Dispossession, infantilization, and depoliticization are central to the discourse of neoliberalism in which language is central to moulding identities, desires, values, and social relationships. Within this fog of market-induced paralysis, language is subject to the laws of the capitalism, reduced to a commodity, and subject to the “tyranny of the moment, . . . emaciated, impoverished, vulgarized, and squeezed out of the meanings it was resumed to carry” (Bauman & Donskis, 2013, p. 46). As Doreen Massey (2013) observes, within the discourse of neoliberalism, the public are urged to become highly competitive consumers and customers, while taught that the only interests that matter are individual interests, almost always measured by monetary considerations. Under such circumstances, social and communal bonds are shredded, important modes of solidarity attacked, and a war is waged against any institution that embraces the values, practices, and social relations endemic to a democracy. Neoliberal public pedagogy, in this instance, functions as what Hannah Arendt (1968) calls a form of “totalitarian education,” one whose aim “has never been to instill convictions but to destroy the capacity to form any” (p. 468). One outcome has been a heightening of the discourse of narcissism and the retreat from public life and any viable sense of worldliness.

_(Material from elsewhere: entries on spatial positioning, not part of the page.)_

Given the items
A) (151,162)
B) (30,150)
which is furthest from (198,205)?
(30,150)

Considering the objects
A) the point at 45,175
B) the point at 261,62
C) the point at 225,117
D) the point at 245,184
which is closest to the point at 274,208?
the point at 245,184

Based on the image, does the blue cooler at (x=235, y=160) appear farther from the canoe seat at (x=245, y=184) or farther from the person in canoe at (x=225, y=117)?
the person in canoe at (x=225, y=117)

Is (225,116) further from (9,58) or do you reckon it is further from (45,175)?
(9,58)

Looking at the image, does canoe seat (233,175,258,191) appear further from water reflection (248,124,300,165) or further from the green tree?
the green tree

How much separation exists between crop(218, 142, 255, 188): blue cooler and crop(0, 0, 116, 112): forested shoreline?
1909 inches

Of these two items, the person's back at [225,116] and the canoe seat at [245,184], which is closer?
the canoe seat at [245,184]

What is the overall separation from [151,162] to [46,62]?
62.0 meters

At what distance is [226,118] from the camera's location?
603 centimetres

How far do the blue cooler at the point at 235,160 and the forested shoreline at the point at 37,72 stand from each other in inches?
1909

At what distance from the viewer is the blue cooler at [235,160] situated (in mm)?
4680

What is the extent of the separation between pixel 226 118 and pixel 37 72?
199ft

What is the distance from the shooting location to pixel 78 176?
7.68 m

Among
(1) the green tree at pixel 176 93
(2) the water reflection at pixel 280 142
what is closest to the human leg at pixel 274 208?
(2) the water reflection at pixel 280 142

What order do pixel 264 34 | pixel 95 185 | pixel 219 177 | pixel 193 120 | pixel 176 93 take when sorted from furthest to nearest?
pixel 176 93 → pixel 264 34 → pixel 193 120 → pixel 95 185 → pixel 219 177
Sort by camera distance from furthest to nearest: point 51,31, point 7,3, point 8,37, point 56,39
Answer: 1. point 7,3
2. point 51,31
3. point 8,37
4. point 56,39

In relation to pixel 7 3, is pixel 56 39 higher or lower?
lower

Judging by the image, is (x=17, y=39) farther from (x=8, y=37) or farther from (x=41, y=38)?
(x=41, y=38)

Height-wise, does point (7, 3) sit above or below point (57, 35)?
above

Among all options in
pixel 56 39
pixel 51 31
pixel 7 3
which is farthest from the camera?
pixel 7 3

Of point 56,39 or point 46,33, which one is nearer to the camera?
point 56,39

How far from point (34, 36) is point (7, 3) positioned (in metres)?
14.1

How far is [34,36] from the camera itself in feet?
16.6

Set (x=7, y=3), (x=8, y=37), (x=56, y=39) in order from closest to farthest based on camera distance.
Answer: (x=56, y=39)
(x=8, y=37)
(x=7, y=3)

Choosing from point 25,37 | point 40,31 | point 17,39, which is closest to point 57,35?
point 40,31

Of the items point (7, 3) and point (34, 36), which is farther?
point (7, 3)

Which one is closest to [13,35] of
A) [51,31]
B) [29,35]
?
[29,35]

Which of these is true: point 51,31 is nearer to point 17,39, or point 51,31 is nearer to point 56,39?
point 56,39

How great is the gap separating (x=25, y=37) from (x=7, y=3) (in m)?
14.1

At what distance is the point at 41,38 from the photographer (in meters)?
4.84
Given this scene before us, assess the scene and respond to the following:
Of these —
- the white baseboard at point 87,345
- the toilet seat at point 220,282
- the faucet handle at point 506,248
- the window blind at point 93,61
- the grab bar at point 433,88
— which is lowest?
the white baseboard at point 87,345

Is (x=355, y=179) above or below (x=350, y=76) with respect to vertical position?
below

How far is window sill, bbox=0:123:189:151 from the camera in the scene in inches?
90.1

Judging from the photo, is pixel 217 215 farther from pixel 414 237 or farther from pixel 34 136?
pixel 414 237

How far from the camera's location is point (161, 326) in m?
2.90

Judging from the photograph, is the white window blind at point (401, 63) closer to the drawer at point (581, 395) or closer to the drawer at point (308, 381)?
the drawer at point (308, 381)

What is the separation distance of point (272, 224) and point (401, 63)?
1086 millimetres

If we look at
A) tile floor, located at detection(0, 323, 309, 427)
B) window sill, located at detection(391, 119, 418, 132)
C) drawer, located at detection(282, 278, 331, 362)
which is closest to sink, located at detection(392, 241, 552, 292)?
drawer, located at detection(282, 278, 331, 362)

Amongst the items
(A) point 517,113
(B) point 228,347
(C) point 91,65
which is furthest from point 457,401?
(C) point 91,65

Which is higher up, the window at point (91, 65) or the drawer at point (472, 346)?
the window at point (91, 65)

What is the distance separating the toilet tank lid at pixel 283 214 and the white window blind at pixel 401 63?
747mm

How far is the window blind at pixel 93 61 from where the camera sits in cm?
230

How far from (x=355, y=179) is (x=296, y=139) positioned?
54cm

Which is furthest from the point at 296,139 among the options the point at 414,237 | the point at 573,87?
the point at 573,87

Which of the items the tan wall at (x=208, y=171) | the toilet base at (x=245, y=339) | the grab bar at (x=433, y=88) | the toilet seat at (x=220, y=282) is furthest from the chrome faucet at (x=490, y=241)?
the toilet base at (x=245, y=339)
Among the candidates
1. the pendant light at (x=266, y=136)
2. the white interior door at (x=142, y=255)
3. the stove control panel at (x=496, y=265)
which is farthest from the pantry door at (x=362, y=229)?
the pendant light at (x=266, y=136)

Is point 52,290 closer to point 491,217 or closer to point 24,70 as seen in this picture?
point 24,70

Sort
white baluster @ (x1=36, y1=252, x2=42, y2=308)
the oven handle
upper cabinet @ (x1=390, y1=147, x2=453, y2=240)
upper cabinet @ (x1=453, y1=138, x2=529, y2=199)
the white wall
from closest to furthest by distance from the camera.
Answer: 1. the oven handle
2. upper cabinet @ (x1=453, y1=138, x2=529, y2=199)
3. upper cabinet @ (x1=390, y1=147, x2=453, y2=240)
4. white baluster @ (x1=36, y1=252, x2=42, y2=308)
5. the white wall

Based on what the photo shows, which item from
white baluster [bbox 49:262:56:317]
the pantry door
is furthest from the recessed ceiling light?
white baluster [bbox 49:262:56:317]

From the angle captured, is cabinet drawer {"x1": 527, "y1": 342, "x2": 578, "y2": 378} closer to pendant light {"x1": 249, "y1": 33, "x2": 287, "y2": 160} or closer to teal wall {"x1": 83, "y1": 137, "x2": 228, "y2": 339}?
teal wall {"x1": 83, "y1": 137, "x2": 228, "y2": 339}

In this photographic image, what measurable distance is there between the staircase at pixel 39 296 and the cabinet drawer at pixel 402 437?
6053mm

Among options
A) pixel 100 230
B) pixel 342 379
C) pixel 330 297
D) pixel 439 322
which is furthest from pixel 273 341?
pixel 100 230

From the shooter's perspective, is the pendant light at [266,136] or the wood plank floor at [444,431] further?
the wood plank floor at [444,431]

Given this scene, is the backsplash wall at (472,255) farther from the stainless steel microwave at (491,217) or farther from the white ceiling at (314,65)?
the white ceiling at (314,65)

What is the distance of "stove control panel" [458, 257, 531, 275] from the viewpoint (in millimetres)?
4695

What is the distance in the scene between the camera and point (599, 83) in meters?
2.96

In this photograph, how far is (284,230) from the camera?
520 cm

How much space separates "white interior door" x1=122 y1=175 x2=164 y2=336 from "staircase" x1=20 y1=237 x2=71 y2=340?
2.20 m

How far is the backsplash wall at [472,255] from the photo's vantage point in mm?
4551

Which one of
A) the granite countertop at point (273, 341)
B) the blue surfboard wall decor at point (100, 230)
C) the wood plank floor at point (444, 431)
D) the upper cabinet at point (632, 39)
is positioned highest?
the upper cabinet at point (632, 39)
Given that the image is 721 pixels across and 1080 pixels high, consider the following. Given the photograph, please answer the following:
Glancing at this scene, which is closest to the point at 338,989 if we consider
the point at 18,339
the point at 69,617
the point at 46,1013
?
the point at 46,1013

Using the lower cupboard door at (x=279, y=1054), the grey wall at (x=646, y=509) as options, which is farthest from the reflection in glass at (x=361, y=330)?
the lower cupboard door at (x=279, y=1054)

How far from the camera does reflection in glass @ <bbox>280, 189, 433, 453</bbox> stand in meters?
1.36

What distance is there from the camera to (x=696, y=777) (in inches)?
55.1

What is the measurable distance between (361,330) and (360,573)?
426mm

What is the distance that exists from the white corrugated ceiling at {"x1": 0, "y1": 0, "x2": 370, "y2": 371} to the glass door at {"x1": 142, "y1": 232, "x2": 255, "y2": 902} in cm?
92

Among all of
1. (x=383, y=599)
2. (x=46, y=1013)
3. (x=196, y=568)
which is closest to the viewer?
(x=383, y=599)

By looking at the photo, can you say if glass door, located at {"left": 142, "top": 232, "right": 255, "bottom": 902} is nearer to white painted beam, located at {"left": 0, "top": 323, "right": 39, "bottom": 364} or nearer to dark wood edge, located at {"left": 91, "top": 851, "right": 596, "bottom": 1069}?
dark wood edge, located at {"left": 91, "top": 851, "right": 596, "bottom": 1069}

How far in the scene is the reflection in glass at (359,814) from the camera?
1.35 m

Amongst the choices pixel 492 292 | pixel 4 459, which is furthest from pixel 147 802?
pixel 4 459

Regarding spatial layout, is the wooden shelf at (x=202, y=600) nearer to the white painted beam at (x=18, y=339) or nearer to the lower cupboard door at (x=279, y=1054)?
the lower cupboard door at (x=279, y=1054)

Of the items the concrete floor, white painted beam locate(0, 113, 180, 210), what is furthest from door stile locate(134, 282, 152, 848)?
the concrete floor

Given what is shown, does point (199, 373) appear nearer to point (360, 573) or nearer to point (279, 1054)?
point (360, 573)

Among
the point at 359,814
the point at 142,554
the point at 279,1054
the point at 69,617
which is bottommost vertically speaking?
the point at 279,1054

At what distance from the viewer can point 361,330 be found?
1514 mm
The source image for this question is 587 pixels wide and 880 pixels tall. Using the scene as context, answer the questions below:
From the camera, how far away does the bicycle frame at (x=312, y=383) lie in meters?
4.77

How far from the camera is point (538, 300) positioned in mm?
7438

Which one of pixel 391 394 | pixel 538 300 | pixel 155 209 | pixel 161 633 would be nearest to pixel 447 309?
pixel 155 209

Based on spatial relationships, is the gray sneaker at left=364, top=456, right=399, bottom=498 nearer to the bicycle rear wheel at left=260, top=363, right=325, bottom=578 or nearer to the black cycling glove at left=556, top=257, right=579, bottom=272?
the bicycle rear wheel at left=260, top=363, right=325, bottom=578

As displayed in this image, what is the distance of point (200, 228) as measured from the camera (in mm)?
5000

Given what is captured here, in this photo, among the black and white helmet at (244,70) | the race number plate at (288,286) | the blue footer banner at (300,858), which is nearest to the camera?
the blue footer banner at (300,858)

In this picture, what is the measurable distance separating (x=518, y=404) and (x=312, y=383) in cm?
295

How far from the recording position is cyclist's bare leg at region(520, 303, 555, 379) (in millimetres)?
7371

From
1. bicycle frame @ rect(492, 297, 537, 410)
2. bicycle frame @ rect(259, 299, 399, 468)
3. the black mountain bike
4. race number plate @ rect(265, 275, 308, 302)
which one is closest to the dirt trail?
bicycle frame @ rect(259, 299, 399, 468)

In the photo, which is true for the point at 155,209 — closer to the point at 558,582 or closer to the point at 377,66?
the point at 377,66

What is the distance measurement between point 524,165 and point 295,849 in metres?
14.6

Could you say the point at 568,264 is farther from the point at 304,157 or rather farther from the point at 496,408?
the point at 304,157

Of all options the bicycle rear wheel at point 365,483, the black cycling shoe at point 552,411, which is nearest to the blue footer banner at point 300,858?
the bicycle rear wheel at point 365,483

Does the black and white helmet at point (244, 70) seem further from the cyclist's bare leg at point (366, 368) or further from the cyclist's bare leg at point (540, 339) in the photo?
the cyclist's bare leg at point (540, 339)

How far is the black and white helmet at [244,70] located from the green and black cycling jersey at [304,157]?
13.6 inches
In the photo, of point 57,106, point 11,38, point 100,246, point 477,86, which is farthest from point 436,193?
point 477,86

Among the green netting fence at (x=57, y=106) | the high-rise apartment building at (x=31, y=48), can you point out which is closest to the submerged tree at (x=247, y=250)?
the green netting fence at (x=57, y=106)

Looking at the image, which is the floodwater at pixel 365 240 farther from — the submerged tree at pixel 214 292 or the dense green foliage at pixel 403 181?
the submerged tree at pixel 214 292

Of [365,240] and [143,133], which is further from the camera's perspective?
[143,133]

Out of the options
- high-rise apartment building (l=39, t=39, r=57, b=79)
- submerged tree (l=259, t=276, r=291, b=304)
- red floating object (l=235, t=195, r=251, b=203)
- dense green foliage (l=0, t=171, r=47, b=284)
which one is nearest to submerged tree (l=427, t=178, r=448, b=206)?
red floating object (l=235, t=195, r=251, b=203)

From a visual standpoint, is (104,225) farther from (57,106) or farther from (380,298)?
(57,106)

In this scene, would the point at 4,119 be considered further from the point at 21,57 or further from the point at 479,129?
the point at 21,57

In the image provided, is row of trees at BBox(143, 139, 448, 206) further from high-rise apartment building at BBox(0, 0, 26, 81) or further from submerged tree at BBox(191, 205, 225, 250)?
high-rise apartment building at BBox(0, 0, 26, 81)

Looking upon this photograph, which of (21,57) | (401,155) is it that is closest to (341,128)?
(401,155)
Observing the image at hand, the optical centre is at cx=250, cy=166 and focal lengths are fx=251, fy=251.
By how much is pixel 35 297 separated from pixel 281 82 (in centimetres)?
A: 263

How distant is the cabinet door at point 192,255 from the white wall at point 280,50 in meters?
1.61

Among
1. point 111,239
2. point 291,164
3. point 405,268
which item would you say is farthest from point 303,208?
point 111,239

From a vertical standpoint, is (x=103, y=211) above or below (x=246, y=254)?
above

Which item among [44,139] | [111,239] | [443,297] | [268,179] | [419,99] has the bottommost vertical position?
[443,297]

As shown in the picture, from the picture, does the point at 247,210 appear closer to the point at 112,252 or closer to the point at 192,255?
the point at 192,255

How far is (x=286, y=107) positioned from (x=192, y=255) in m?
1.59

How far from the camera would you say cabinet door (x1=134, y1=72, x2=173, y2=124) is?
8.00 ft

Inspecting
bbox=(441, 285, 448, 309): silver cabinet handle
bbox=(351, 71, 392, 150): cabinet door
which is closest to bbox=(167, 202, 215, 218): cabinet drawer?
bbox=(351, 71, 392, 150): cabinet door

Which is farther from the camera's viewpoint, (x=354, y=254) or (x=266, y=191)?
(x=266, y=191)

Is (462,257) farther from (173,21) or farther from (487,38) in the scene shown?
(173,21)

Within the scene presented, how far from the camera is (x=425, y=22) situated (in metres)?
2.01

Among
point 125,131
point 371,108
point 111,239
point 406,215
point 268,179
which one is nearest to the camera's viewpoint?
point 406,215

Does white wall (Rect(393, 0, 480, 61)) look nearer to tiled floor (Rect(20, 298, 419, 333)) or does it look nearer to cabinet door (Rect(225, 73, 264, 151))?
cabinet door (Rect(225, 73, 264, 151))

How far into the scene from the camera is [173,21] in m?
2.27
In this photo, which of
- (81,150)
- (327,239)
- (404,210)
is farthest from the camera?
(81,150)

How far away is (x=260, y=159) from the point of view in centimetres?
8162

I will start an Evernote page for all the references for this article. That, at the very least.
I really should print and send that contract, in addition to other bureaucratic things.
1. I need some grounding techniques for when grief / pain / fear take over. One of the main ones is to remember I am a person and I have rights, and that I might not automatically be wrong or be guilty.
2. I take on entirely too much responsibility for everything, and really need to see this and then stop it.
3. I cannot talk myself out of the fact that too many things are happening to me now (too many responsibilities, abuse in the family, abuse in the workplace, unwieldy and inadequate support) — all of them really are happening, and all of the bad situations are real.
4. Again, I have to remember that I am a person with rights.
5. The fundamental issues — the fear that if I do not self-harm I will be executed, the idea that there is something terrible I have done that I must atone for, the idea that I am flawed and must recognize it — are things I should address in therapy.
This last is very frustrating since I have been in therapy for 27 years for precisely this, and I articulated it that way when I started. “I am caught in a family system and I fear extreme violence,” I said.
6. I have been ruined by psychotherapy because it kept asking, insistently, what did you do to deserve this? Admit it, be honest, you must have done something!
7. Anything else that may have been said, and that I have not written here. This was all most enlightening. Points 2 and 3 are the ones that seemed the most resonant, but looking back at this points 5 and 6 are the most surprising.
The idea that I should NOT “take responsibility” for everything, look at everything from everyone’s point of view but my own, and so on, is SO surprising. And of course that “grounding technique” is point 4: I, too, am someone, and I, too, may not be all wrong all the time.